» **ASSIGNED TASK**:
Your task is to copy the data exactly while leaving out every picture.

Content starts

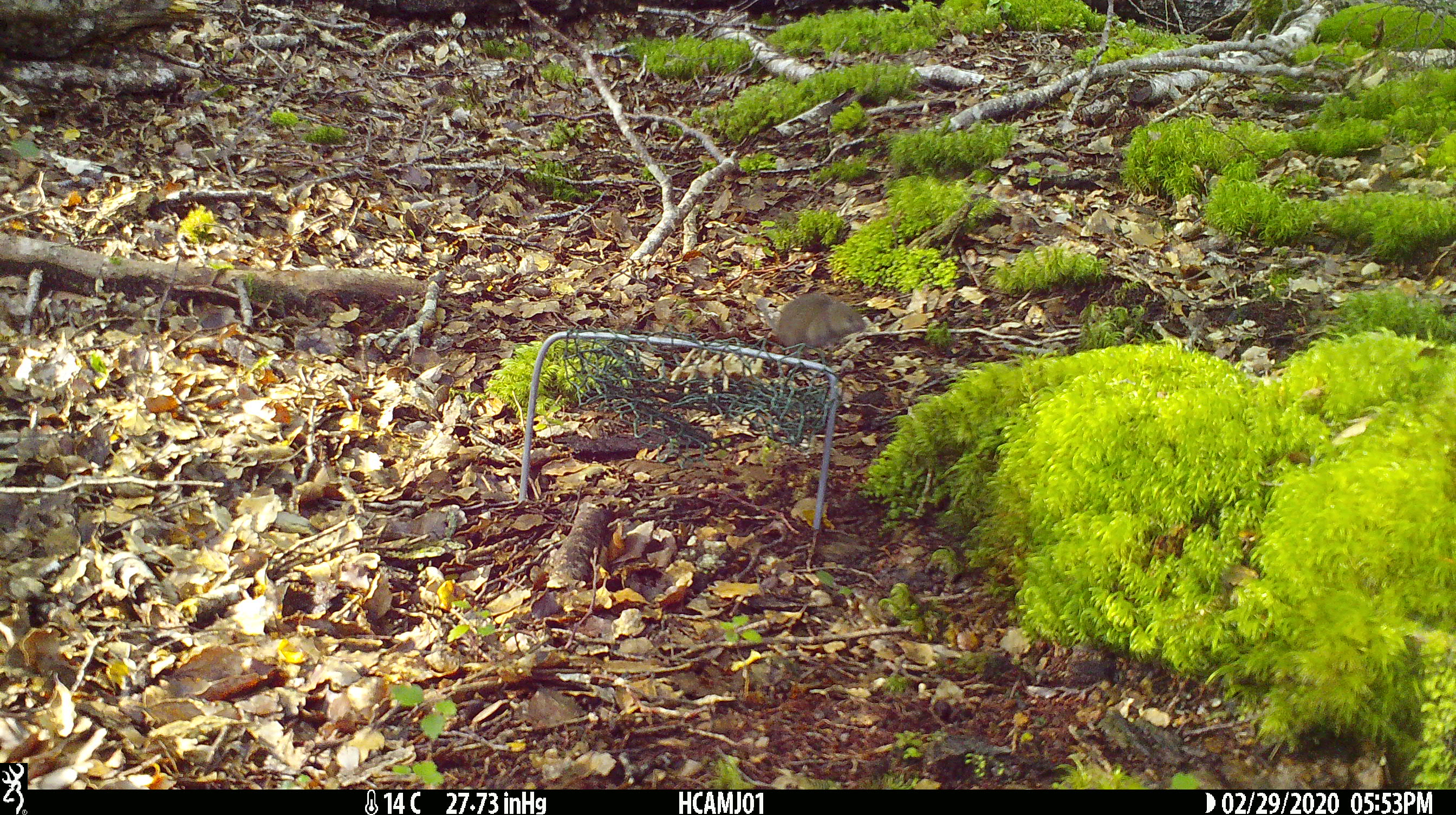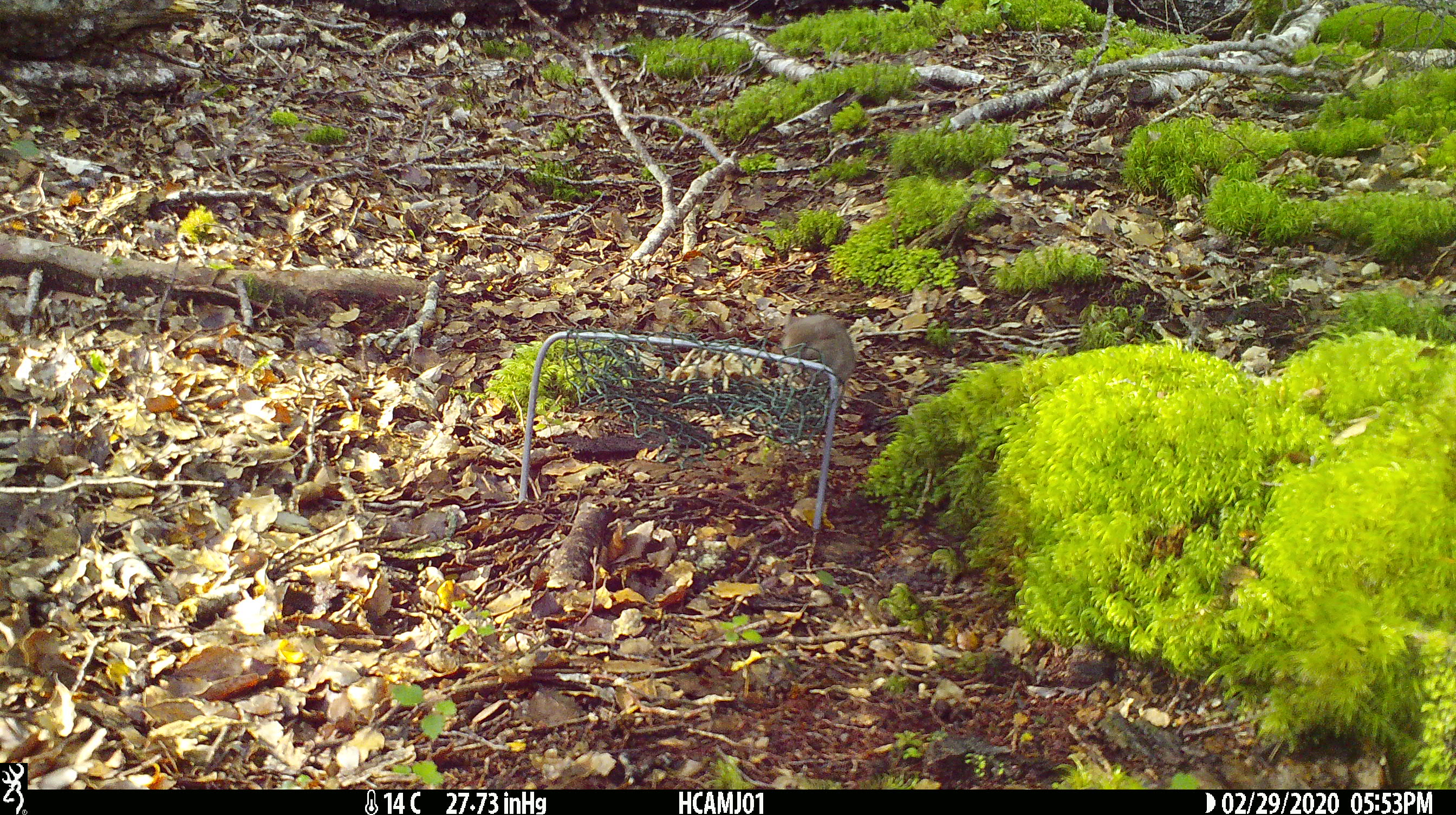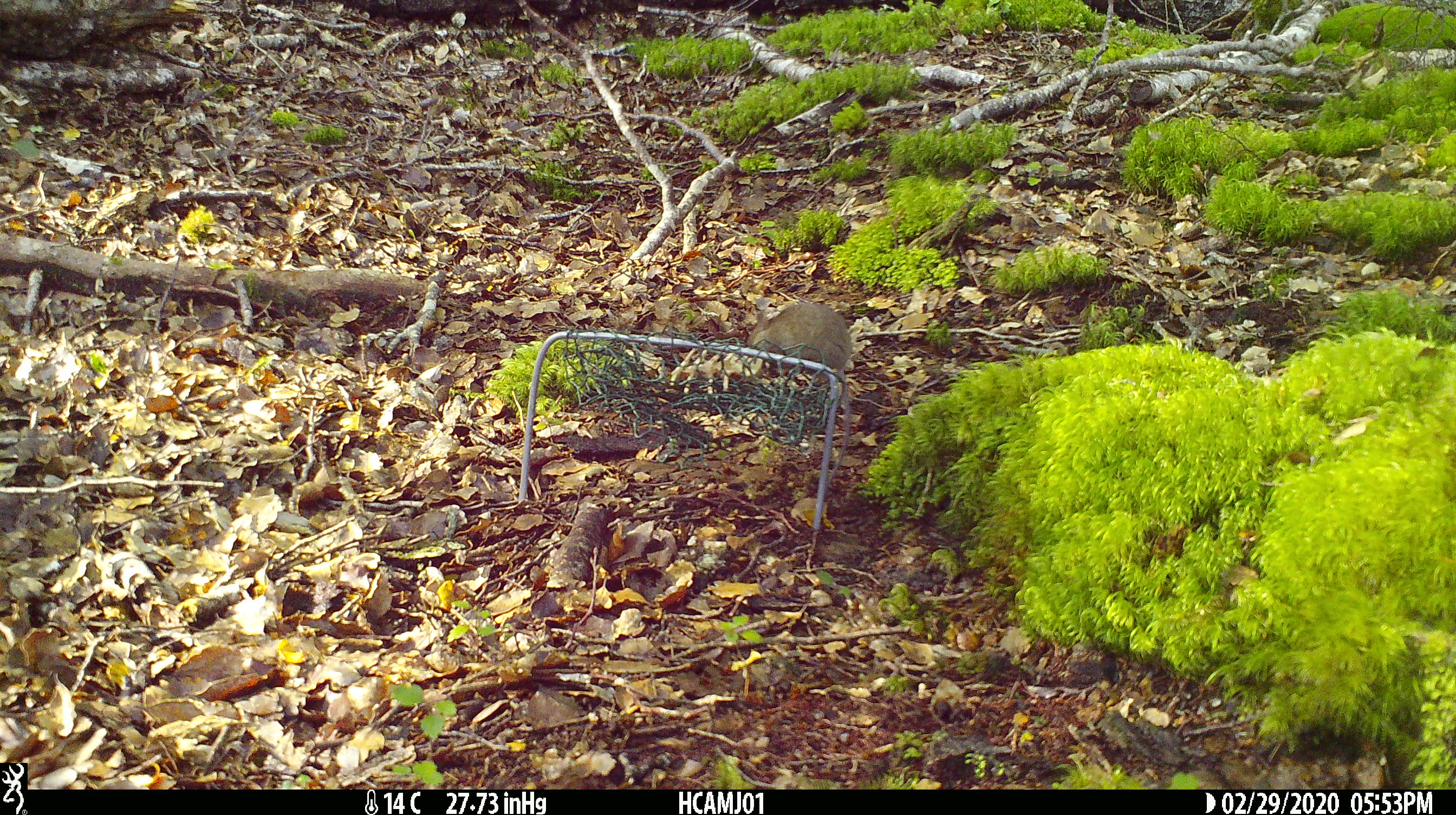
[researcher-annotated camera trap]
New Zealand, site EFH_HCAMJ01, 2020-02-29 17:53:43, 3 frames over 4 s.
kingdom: Animalia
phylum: Chordata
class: Mammalia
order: Rodentia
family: Muridae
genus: Mus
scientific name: Mus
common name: mouse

Content ends

» **EXERCISE RESPONSE**:
[researcher-annotated camera trap]
New Zealand, site EFH_HCAMJ01, 2020-02-29 17:53:43, 3 frames over 4 s.
kingdom: Animalia
phylum: Chordata
class: Mammalia
order: Rodentia
family: Muridae
genus: Mus
scientific name: Mus
common name: mouse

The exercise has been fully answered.